- 原文摘录
────────────────────

A ring is composed of n (even number) circles as shown in diagram. Put natural numbers 1, 2, . . . , n into each circle separately, and the sum of numbers in two adjacent circles should be a prime. Note: the number of first circle should always be 1.

Input

n (0 < n ≤ 16)

Output

The output format is shown as sample below. Each row represents a series of circle numbers in the ring beginning from 1 clockwisely and anticlockwisely. The order of numbers must satisfy the above requirements. You are to write a program that completes above process.

Sample Input

6 8

Sample Output

Case 1: 
1 4 3 2 5 6
1 6 5 2 3 4
Case 2:
1 2 3 8 5 6 7 4
1 2 5 8 3 4 7 6
1 4 7 6 5 8 3 2
1 6 7 4 3 8 5 2

思路

题意:

输入正整数n,把整数1,2,3,……,n组成一个环,使得相邻两个整数之和均为素数。输出时序列头为1开始的序列,同一个环应恰好输出一次

题解:

#include<bits/stdc++.h>
using namespace std;
const int maxn = 40;
bool is_prime[maxn],vis[maxn];
int n,a[maxn];

void dfs(int cur)

────────────────────

- 给定资料
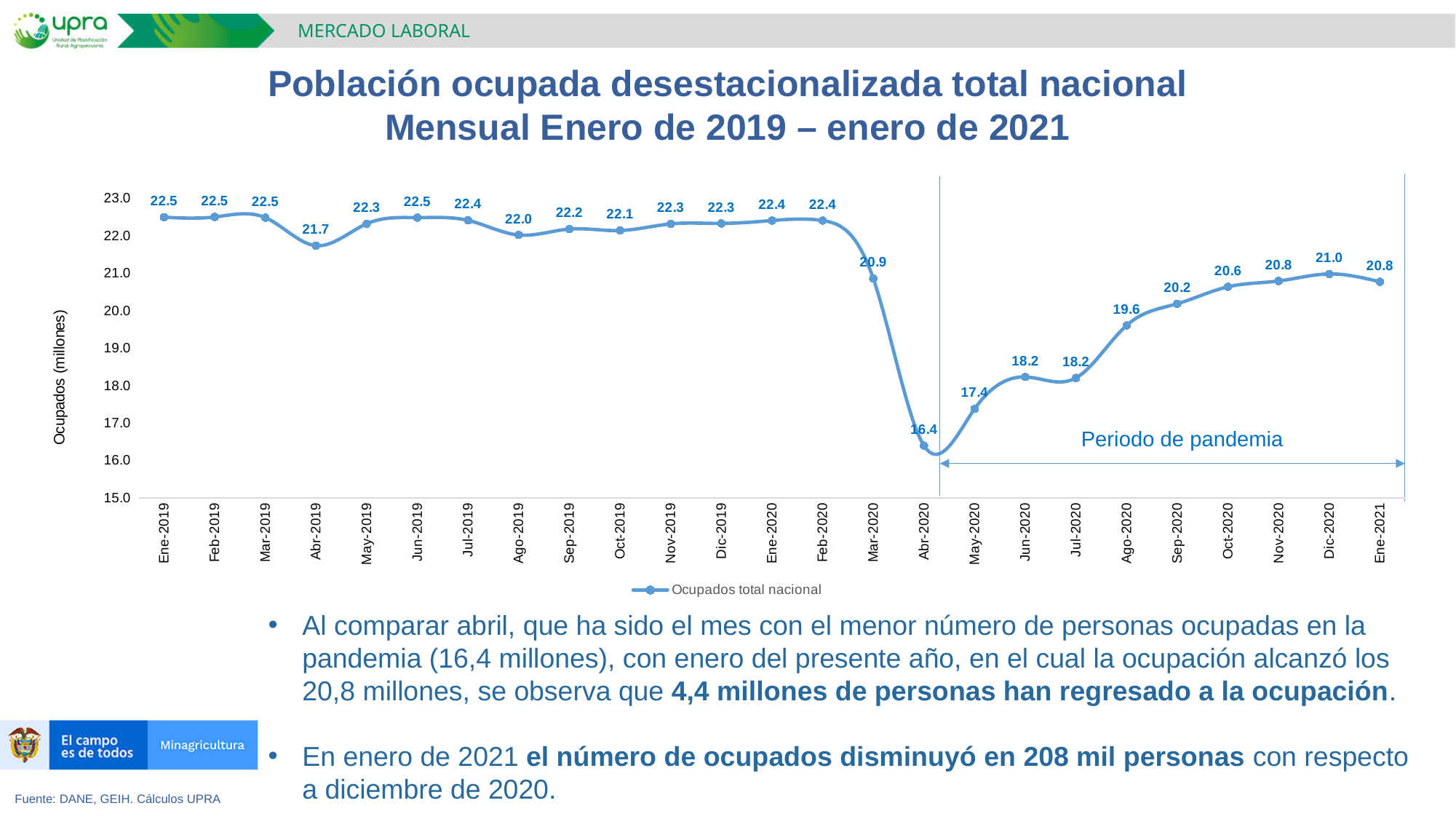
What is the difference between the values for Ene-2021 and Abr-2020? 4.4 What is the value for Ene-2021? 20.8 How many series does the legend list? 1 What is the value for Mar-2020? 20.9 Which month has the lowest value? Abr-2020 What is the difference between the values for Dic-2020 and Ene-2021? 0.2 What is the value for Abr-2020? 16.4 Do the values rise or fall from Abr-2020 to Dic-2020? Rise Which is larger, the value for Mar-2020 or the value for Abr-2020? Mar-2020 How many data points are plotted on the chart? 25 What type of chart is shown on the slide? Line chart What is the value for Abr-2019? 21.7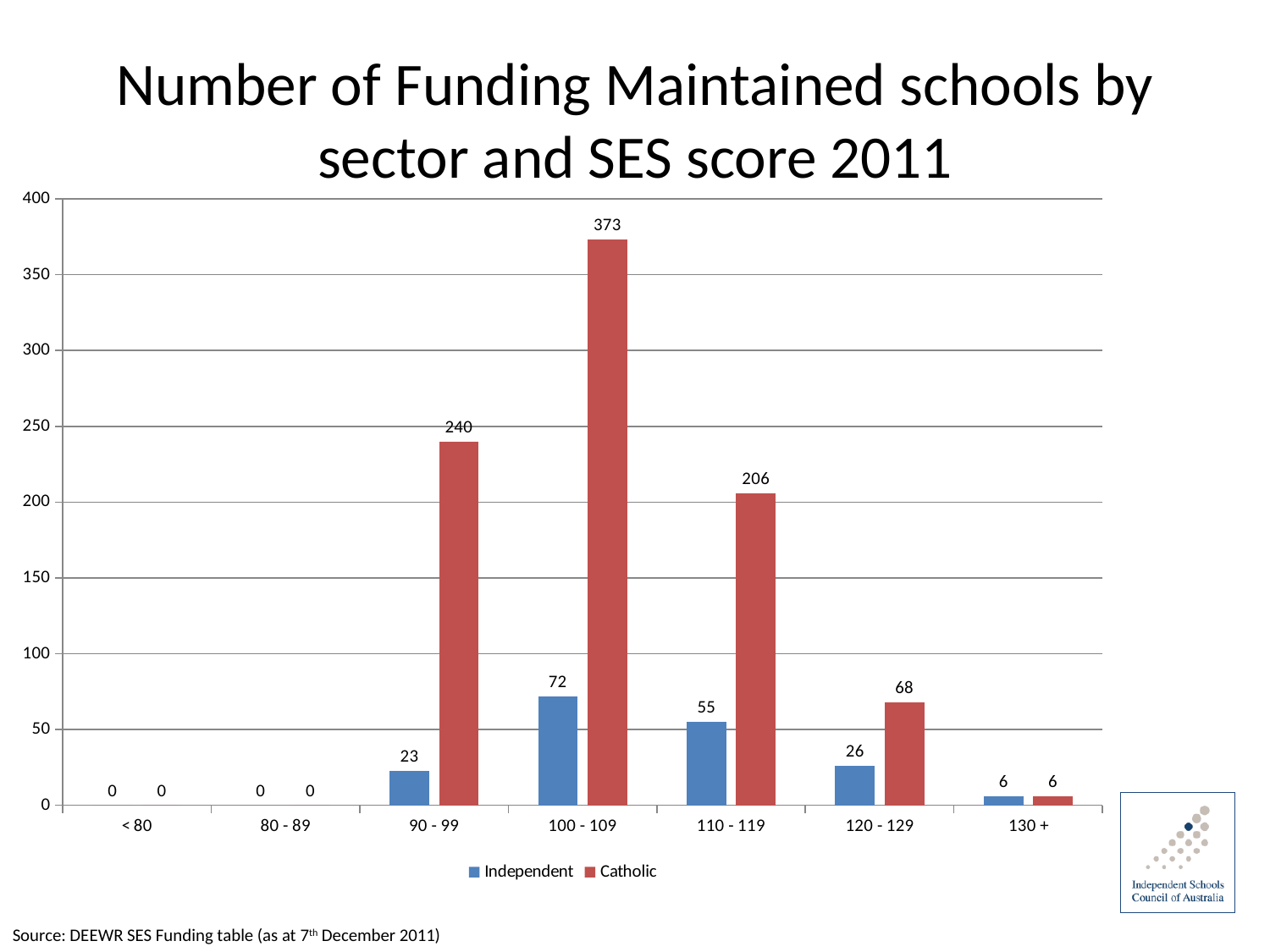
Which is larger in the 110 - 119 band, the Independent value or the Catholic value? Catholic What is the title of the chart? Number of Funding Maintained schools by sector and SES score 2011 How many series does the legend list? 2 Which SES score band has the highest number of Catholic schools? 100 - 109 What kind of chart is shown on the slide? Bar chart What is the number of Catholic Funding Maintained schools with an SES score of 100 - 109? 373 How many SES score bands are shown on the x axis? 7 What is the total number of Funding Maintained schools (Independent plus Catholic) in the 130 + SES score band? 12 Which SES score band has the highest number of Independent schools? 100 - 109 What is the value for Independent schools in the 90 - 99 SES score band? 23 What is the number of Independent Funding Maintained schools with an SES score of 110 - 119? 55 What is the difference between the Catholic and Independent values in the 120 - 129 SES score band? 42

────────────────────

- 练习题
- a) 把原文里的一段照抄下来:从含有“The output format”的那句开始,抄到“completes above process.”为止,不要改动任何字。
- b) 下面三个说法跟原文对得上吗?每条答“是”或“否”,再把原文里能定下答案的原话一字不差地引出来。(i)第一个圆圈里放的数必须是1。(ii)n最大可以取到20。(iii)同一个环可以输出不止一次。

- 参考答案
- a)
The output format is shown as sample below. Each row represents a series of circle numbers in the ring beginning from 1 clockwisely and anticlockwisely. The order of numbers must satisfy the above requirements. You are to write a program that completes above process.

- b)
(i)是。“Note: the number of first circle should always be 1.”
(ii)否。“n (0 < n ≤ 16)”
(iii)否。“同一个环应恰好输出一次”